A minha profissão, a de jornalista, está neste momento a passar por uma situação que ilustra bem a forma perversa, com argumentos perversos, como os mais velhos tratam de barrar o caminho aos mais novos. Refiro-me às instruções iníquas que a Comissão da Carteira Profissional dos Jornalistas (CCPV) deu ao Público, instruções essas que reforçam orientações contra as quais lutei nos anos em que lá trabalhei, instruções que o Público, e muito bem, está tentar contrariar.

A história conta-se em poucas palavras. A CCPV entende que os estudantes que realizam estágios curriculares nas redações não podem fazer qualquer trabalho jornalístico e muito menos assinar artigos. O argumento é que o jornalismo só pode ser praticado por jornalistas, e só são jornalistas aqueles que têm um título profissional passado pela CCTV. Na prática esta lógica kafkiana barra o acesso à profissão dos jovens que saem das Universidades: sem poderem praticar ao lado de colegas mais velhos, sem poderem ir criando os seus portfólios, é-lhes praticamente impossível encontrarem lugar em qualquer redação.

O Sindicato dos Jornalistas, que é dirigido por um membro assumido do Partido Comunista – o que em si não tem mal nenhum, mas é coerente com a posição corporativa assumida –, também argumenta com a ideia de que se trataria de “trabalho escravo” (confundindo situações que até existem com outras que são eticamente correctas). Refere também que é uma forma de substituir jornalistas que, no processo de reestruturação de muitas empresas, estão a ser despedidos.

É assim que chegamos ao que importa: o sistema criado pela Comissão da Carteira e pelo Sindicato é o sistema típico das profissões de acesso regulado, profissões em que os que estão se procuram defender da entrada dos que aspiram a estar. Em momento nenhum se considera o mérito dos novos – os novos que, quando se fala de outras profissões, são sempre apresentados como fazendo parte da “geração mais bem preparada de sempre” – e muito menos se avalia o mérito dos novos por comparação com o de muitos dos mais velhos. Em nenhum momento vejo preocupação por, em muitas redações, haver novos com imenso valor que ganham uma pequena fração de velhos que há muito se desinteressaram da profissão. Todos sabemos, neste ofício, que é assim que as coisas se passam. Todos desconfiamos que não é muito diferente nas outras profissões. Ou na administração pública. Ou nessa terra de lugares entrincheirados e inamovíveis como são boa parte das nossas Universidades. E por aí adiante.
════════════════
# Trabalho pedido
a – Escreva, sem mudar nada, o trecho do texto sobre o acesso ao jornalismo que vai de "A minha profissão, a" a "está tentar contrariar.".
b – Responda, com base no texto sobre o acesso ao jornalismo:
(i) Segundo a CCPV, o que não podem fazer os estudantes que realizam estágios curriculares nas redações?
(ii) Quem dirige o Sindicato dos Jornalistas?
(iii) Como são sempre apresentados os novos quando se fala de outras profissões?

(Registos de perguntas baseadas em cenas)
════════════════
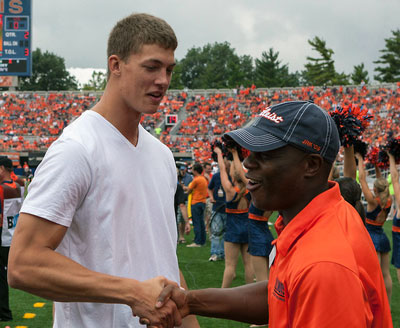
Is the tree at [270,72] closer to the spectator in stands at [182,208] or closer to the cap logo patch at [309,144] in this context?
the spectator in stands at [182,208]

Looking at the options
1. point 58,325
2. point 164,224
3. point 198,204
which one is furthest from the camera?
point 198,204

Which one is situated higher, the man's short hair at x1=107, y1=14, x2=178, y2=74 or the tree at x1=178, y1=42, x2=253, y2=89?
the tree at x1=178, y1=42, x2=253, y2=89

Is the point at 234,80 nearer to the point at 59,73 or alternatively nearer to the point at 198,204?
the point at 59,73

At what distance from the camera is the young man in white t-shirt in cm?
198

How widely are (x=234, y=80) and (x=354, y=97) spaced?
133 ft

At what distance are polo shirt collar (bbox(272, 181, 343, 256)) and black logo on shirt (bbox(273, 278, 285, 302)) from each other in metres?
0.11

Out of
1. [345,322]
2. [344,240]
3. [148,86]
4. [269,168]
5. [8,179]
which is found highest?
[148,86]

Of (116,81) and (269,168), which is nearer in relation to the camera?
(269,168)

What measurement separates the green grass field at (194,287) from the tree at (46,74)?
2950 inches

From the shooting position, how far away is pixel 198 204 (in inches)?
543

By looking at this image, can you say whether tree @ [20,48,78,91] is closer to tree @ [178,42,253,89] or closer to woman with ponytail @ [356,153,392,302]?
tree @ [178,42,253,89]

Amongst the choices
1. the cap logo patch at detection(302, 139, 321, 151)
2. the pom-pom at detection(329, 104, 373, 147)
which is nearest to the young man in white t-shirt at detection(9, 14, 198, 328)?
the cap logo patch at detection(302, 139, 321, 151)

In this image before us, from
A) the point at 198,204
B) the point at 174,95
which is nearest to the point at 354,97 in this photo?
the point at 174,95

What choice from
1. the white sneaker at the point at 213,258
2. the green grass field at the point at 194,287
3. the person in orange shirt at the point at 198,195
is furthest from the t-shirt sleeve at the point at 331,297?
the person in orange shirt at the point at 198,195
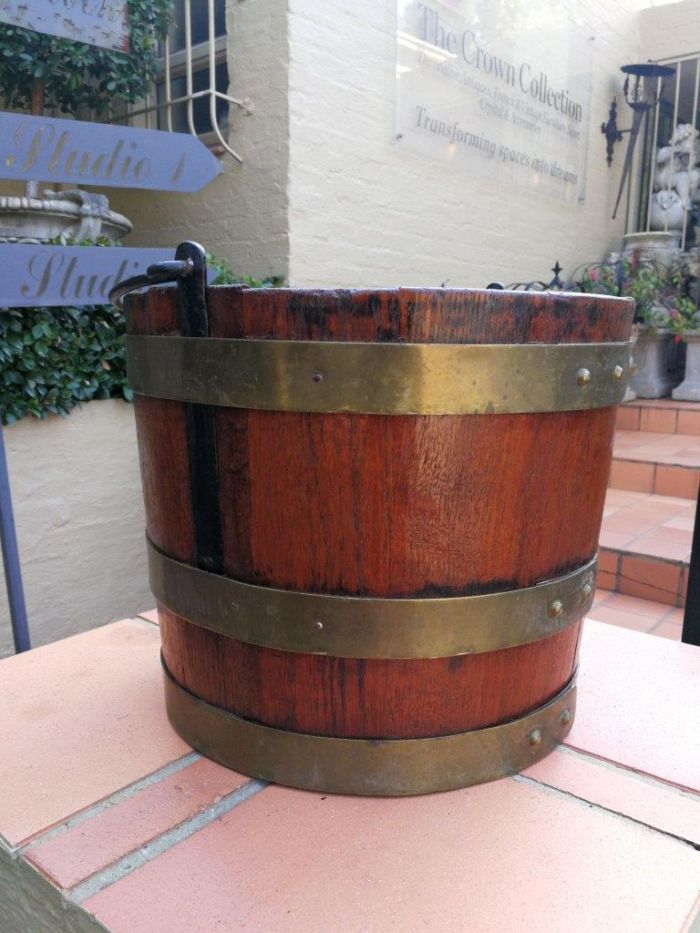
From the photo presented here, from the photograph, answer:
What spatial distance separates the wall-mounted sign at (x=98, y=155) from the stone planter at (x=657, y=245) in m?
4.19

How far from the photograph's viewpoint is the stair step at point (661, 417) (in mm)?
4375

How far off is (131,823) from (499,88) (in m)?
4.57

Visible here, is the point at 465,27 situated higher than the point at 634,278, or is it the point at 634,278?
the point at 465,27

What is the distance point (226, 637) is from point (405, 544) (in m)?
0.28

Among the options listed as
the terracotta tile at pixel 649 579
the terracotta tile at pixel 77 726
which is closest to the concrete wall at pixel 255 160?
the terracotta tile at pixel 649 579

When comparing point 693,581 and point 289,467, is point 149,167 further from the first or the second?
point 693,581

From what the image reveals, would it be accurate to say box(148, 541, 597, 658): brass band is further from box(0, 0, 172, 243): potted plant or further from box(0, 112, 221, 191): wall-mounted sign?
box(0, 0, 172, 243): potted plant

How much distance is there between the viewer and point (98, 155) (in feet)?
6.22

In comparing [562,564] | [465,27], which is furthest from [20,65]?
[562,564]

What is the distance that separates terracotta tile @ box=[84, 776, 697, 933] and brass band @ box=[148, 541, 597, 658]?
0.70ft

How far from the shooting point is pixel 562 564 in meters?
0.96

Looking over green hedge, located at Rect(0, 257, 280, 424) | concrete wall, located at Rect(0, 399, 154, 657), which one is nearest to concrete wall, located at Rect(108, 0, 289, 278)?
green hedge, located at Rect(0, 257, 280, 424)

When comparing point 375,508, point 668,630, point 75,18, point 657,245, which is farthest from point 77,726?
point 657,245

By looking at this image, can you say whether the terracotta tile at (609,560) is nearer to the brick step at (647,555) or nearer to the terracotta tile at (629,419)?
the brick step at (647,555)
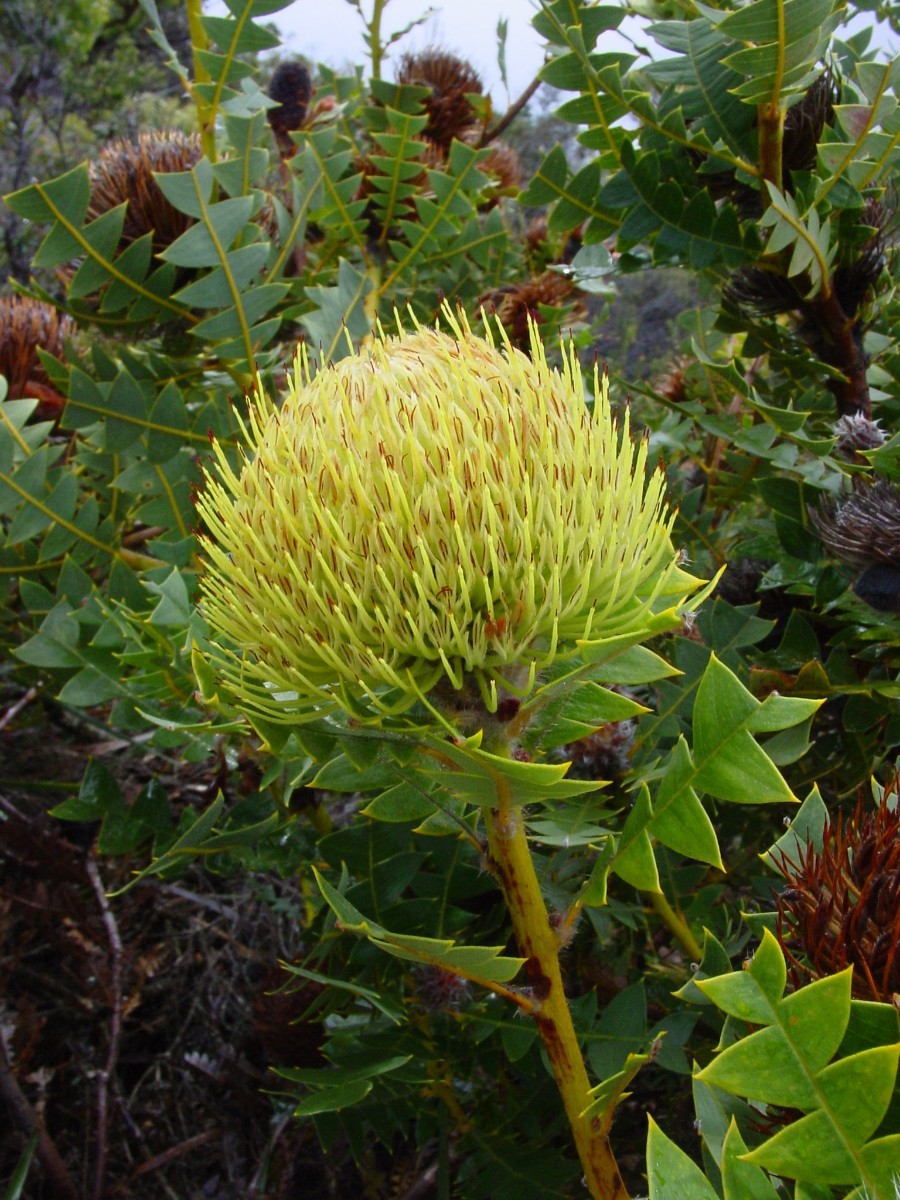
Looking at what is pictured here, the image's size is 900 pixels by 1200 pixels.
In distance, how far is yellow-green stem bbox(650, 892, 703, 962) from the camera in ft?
════════════════
# Soluções dos exercícios
a –
A minha profissão, a de jornalista, está neste momento a passar por uma situação que ilustra bem a forma perversa, com argumentos perversos, como os mais velhos tratam de barrar o caminho aos mais novos. Refiro-me às instruções iníquas que a Comissão da Carteira Profissional dos Jornalistas (CCPV) deu ao Público, instruções essas que reforçam orientações contra as quais lutei nos anos em que lá trabalhei, instruções que o Público, e muito bem, está tentar contrariar.

b –
(i) Não podem fazer qualquer trabalho jornalístico e muito menos assinar artigos.
(ii) Um membro assumido do Partido Comunista.
(iii) Como fazendo parte da "geração mais bem preparada de sempre".